Defensor do fim do euro, o ex-ministro da Fazenda Luiz Carlos Bresser-Pereira disse nesta terça-feira a Zero Hora que a crise exige controle da conta corrente (saldo das transações comerciais e de transferências) de cada país. Convidado pelo jornal francês Le Monde para falar sobre o assunto, Bresser falou por telefone, de Paris, a Zero Hora.
Quais são as saídas possíveis para a presente crise do euro?
Essa é uma crise de desequilíbrio cambial interno. Isso significa que os salários aumentaram mais do que a produtividade nos países do Sul europeu e na Irlanda, enquanto na Alemanha e em outros países os salários cresceram menos do que a produtividade. Quando salários aumentam mais do que produtividade, há perda de competitividade, as empresas vendem menos e os países começam a se endividar. Esse endividamento é consequência do déficit em conta corrente. O que a zona do euro devia fazer - já que, em razão da moeda única, não existe o mecanismo da depreciação cambial usualmente adotado pelos demais países - seria um controle severo, administrativo, da conta corrente. Isso é, de certa forma, um planejamento e deve ser acordado. É difícil, mas pode acontecer. A União Europeia e o Banco Central Europeu podem ir acompanhando esses valores, assim como antes acompanhavam só o déficit público e o nível máximo de dívida pública. É preciso controlar também a conta corrente e a competitividade.
O senhor defende o fim do euro. Sem a moeda, a Europa não estaria às voltas com o agravamento da situação atual, sem as vantagens?
É o oposto. Por que, aqui na França, Marine Le Pen (líder da Frente Nacional, partido de extrema-direita antieuro) está se fortalecendo? Porque ela é contra o euro, e o euro tem sido um desastre para esses países. Mas não adianta ficar discutindo isso, porque a hipótese de abandono do euro, para mim, está - por enquanto, pelo menos - descartada. E, se você vai continuar com o euro, não pode fazer apenas a administração do déficit público e da dívida pública, um associado ao outro, e deixar que o mercado cuide do resto. Isso é o que os economistas ortodoxos querem. E não é verdade, ficou provado. É preciso cuidar do déficit em conta corrente e da relação do custo unitário do trabalho, que é a taxa de salários média do país dividida pela sua produtividade. A evolução desse índice deve ser mais ou menos a mesma em todos os países.
Qual será o destino da política de austeridade?
Proponho várias coisas. É preciso controlar não apenas o déficit público, mas também a conta corrente e a competitividade, ou seja, o custo unitário do trabalho de cada país comparado com o dos outros. Em segundo lugar, é preciso afrouxar a austeridade. Não é acabar com ela, é afrouxar, porque você ainda não conseguiu acertar todos os salários.
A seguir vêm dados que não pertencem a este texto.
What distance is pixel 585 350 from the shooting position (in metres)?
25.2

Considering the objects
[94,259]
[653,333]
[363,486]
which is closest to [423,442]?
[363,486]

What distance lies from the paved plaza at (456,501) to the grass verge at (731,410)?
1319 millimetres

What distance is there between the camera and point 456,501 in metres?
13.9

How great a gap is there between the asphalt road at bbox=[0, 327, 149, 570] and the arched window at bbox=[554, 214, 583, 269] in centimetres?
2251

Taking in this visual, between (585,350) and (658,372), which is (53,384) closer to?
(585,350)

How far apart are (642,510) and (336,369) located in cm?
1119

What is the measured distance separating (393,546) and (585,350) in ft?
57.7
Há países atrasados. Não é o caso da Espanha, que já está com seus salários no nível correto, foi a que fez o ajuste mais forte. Esses países ficaram endividados porque tiveram de salvar as empresas, os bancos. Não se deve usar a austeridade para resolver o problema da crise dos Estados. É preciso fazer a reestruturação da dívida deles, como é o caso, principalmente, da Grécia. Mas, provavelmente, será preciso fazer a reestruturação de outros países.
Como vê a atual situação política do Brasil?
É muito ruim. A presidente Dilma Rousseff começa o novo mandato com pouco poder. Seu apoio na sociedade civil, ou seja, nas classes médias e na classe alta brasileira, que ainda têm mais peso na sociedade civil, está caindo. Vai ser muito difícil governar. Está fazendo compromissos, escolheu um ministro conservador, ortodoxo, porque os ministros heterodoxos cometeram muitos erros e a situação ficou insustentável. Vamos torcer para que ela consiga equilibrar a economia brasileira. A democracia está consolidada. Essa história de pedir impeachment de Dilma é ridícula. Nas democracias, é fundamental que se respeitem os governos. Estamos distantes dos tempos de Carlos Lacerda e da UDN (respectivamente, líder e partido de oposição aos presidentes Getúlio Vargas, Juscelino Kubitschek e João Goulart). Nos anos 1950 e 1960, tínhamos golpe em cima de golpe, mas isso não existe mais no Brasil, graças a Deus. O Brasil tem uma democracia consolidada. Nossa revolução capitalista está completa, e todos ganham com a democracia. Mas o Brasil não cresce, e não é por causa de Dilma. Não cresce há 34 anos. Só cresceu no boom das commodities, no governo Lula, que teve sorte nesse sentido.